### 任务指令 1
将私有数据节选中的这句英文译成中文:"If using the peer CLI to instantiate the chaincode, the collection definition file is passed to the chaincode instantiation using the --collections-config flag."
### 任务指令 2
从私有数据节选的最后一句之后接着续写。
══ 选定节选
Private Data - 私有数据

Note

This topic assumes an understanding of the conceptual material in the

documentation on private data.

Note

这个话题假设你已经理解了在 私有数据的文档 所描述的概念上的资料。

Private data collection definition - 私有数据集合的定义

A collection definition contains one or more collections, each having a policy definition listing the organizations in the collection, as well as properties used to control dissemination of private data at endorsement time and, optionally, whether the data will be purged.

一个集合的定义包含了一个或者多个集合,每个集合具有一个原则定义列出了在集合中的所有组织,还包括用来控制在背书阶段私有数据的传播所使用的属性,另外还有一个可选项来决定数据是否会被删除。

The collection definition gets deployed to the channel at the time of chaincode instantiation (or upgrade). If using the peer CLI to instantiate the chaincode, the collection definition file is passed to the chaincode instantiation using the --collections-config flag. If using a client SDK, check the SDK documentation for information on providing the collection definition.

这个集合的定义会在 chaincode 实例化(或者升级)的时候被部署到 channel 中。如果使用的是 peer CLI 来初始化 chaincode 的话,会使用 --collections-config 标志来将这个集合定义文件传给 chaincode 的实例化过程。如果使用的是一个客户端 SDK,查看 SDK 文档 来了解更多关于如何提供集合定义的内容。
════
══ 数据记录
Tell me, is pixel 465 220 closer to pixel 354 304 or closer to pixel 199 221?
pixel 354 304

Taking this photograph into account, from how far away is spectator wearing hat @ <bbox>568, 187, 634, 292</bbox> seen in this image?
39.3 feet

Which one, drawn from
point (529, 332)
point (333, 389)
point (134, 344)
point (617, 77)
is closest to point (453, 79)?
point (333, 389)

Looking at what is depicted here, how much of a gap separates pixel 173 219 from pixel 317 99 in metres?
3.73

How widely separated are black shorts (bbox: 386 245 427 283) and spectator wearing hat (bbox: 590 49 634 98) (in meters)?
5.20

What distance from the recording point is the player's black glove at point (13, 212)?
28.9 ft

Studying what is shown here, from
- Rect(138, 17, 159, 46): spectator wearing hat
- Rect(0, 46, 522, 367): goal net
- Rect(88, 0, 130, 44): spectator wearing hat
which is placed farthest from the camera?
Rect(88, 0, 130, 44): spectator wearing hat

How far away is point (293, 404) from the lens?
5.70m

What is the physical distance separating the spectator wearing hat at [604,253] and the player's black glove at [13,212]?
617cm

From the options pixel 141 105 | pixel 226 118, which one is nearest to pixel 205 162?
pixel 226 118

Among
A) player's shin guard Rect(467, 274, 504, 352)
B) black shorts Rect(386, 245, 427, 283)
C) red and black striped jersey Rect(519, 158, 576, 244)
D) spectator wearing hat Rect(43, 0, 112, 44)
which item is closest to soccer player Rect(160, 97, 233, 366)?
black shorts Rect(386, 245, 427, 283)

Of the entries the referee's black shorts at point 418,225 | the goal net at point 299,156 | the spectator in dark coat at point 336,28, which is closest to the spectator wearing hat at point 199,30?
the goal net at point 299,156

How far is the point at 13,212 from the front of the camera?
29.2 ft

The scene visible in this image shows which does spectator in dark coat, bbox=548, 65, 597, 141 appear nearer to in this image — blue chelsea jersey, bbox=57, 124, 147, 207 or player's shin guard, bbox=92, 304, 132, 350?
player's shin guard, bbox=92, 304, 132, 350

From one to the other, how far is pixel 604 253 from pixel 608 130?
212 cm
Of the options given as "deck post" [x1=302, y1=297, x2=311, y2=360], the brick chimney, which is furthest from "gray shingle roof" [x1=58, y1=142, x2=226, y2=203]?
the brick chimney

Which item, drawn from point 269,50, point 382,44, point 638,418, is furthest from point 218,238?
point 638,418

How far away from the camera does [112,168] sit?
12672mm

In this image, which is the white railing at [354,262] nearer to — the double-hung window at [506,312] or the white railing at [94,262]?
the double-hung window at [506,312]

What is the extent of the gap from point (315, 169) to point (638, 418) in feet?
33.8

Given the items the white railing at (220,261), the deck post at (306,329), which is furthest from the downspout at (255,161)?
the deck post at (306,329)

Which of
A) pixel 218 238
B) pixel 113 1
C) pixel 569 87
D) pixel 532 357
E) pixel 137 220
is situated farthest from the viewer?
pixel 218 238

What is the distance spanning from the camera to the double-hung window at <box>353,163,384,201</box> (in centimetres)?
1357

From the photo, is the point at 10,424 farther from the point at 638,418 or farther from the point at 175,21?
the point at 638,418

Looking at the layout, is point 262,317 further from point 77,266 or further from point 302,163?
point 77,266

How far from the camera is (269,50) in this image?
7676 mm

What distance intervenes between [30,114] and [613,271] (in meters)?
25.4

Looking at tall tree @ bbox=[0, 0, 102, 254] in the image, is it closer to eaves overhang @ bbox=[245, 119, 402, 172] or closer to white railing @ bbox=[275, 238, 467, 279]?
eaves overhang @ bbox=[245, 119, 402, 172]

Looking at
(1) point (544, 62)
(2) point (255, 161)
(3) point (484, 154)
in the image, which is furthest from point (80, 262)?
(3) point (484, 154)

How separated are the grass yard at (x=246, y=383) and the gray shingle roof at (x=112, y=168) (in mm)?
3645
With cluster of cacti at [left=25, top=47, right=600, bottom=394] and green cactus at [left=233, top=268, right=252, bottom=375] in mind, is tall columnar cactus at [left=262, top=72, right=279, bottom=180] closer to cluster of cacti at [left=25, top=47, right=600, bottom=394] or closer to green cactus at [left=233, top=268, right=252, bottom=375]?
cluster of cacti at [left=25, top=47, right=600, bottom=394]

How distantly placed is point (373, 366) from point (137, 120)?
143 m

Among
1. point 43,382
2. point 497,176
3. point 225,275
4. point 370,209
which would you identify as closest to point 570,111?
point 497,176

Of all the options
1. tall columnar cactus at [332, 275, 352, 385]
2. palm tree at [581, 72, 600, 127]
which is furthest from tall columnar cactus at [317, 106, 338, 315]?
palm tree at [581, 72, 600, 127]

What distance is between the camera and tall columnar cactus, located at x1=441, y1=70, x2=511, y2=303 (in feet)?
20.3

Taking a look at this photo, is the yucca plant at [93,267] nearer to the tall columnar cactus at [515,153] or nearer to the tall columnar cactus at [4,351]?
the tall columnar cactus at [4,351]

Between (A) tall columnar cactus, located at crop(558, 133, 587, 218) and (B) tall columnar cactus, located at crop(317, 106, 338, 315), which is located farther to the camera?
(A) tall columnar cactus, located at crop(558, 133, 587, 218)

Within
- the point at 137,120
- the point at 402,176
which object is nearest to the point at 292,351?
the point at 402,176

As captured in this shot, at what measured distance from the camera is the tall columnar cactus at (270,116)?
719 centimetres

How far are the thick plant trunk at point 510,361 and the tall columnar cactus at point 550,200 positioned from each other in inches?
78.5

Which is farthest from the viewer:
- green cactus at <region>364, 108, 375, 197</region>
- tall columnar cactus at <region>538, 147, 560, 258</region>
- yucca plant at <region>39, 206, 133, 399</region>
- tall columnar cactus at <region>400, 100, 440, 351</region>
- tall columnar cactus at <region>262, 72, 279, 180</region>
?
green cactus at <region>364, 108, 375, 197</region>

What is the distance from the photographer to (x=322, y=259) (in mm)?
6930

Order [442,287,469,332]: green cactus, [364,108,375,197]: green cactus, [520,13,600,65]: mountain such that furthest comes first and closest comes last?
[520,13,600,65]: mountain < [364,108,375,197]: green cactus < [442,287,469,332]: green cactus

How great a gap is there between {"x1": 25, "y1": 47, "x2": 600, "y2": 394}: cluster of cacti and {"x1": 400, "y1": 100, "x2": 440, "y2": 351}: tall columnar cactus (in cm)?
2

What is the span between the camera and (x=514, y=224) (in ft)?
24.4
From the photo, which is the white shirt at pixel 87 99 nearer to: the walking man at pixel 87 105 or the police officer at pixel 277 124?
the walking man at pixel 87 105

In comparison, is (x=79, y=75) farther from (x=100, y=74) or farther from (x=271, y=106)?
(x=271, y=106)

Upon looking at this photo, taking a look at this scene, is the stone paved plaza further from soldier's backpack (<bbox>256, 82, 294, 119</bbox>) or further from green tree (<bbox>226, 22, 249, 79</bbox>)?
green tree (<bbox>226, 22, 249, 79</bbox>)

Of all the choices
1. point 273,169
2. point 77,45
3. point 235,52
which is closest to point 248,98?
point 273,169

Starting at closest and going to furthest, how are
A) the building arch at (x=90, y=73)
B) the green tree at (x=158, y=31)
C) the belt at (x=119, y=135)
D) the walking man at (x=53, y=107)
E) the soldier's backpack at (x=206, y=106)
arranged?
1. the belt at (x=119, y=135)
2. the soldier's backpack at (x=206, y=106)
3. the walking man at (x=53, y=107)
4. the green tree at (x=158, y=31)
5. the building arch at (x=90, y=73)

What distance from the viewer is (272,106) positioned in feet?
════
### 最终答案 1
如果使用 peer CLI 来实例化链码,集合定义文件会通过 --collections-config 标志传递给链码的实例化过程。

### 最终答案 2
Collection definitions are composed of five properties: 集合定义包括五个属性:

  • name: Name of the collection.
  • name: 集合的名字.
  • policy: The private data collection distribution policy defines which organizations’ peers are allowed to persist the collection data expressed using the Signature policy syntax, with each member being included in an OR signature policy list. To support read/write transactions, the private data distribution policy must define a broader set of organizations than the chaincode endorsement policy, as peers must have the private data in order to endorse proposed transactions. For example, in a channel with ten organizations, five of the organizations might be included in a private data collection distribution policy, but the endorsement policy might call for any three of the organizations to endorse.
  • policy: 私有数据集合分发策略,它定义了哪些组织的 peers 被允许使用 Signature 策略语法并且将每个成员包含在一个 OR 签名策略列表中来将描述的集合数据进行持久化的操作,为了支持读/写交易,私有数据的分发策略必须要定义一个比 chaincode 背书策略更大范围的一个组织的集合,因为 peers 必须要拥有这些私有数据才能来对这些交易提案进行背书。比如,在一个具有 10 个组织的 channel 中,其中 5 个组织可能会被包含在一个私有数据集合的分发策略中,但是背书策略可能会调用其中的任何 3 个组织来进行背书。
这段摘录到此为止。